--- Start ---
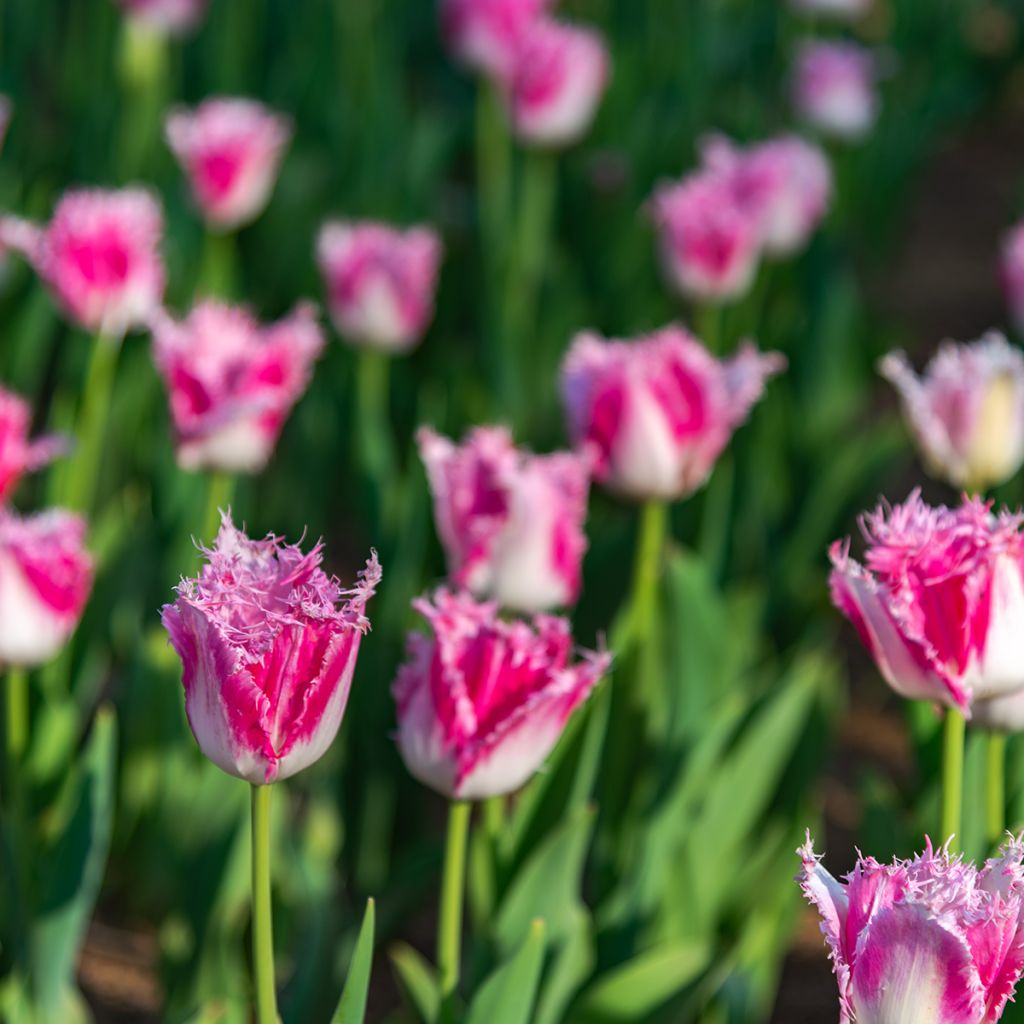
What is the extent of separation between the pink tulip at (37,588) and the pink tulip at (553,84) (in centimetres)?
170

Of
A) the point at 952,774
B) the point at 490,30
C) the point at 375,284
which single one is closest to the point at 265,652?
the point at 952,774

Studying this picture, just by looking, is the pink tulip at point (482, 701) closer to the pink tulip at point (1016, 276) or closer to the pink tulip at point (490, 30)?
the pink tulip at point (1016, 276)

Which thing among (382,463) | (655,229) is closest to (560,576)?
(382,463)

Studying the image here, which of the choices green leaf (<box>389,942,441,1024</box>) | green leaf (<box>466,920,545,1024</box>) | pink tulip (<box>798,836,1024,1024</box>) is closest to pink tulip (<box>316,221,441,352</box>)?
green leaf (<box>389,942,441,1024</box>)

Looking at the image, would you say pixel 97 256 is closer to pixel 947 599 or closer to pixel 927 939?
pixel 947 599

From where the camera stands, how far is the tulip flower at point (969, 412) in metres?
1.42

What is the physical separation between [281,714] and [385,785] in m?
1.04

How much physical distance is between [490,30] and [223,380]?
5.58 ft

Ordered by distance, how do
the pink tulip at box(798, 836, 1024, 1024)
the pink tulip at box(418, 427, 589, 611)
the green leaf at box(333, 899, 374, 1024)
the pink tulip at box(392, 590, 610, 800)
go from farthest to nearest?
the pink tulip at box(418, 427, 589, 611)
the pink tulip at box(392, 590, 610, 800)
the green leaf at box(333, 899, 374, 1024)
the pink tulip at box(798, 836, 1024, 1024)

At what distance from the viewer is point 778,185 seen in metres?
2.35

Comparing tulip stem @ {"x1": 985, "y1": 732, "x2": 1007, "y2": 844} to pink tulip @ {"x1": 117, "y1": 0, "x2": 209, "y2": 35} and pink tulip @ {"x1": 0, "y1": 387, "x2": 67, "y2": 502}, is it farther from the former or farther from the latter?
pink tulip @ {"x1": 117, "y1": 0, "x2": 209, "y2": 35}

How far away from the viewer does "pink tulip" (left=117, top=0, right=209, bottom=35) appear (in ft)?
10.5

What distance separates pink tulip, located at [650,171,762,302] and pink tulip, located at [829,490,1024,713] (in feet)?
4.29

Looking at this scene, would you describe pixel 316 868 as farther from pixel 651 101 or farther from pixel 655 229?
--- End ---
Identify each line in the data above that contains the word "leaf" and copy those lines. Case counts.

- OUTPUT FOR THIS EXERCISE:
Studying the image here, which of the choices green leaf (<box>389,942,441,1024</box>) | green leaf (<box>466,920,545,1024</box>) | pink tulip (<box>798,836,1024,1024</box>) is closest to pink tulip (<box>316,221,441,352</box>)?
green leaf (<box>389,942,441,1024</box>)
the green leaf at box(333, 899, 374, 1024)
the green leaf at box(333, 899, 374, 1024)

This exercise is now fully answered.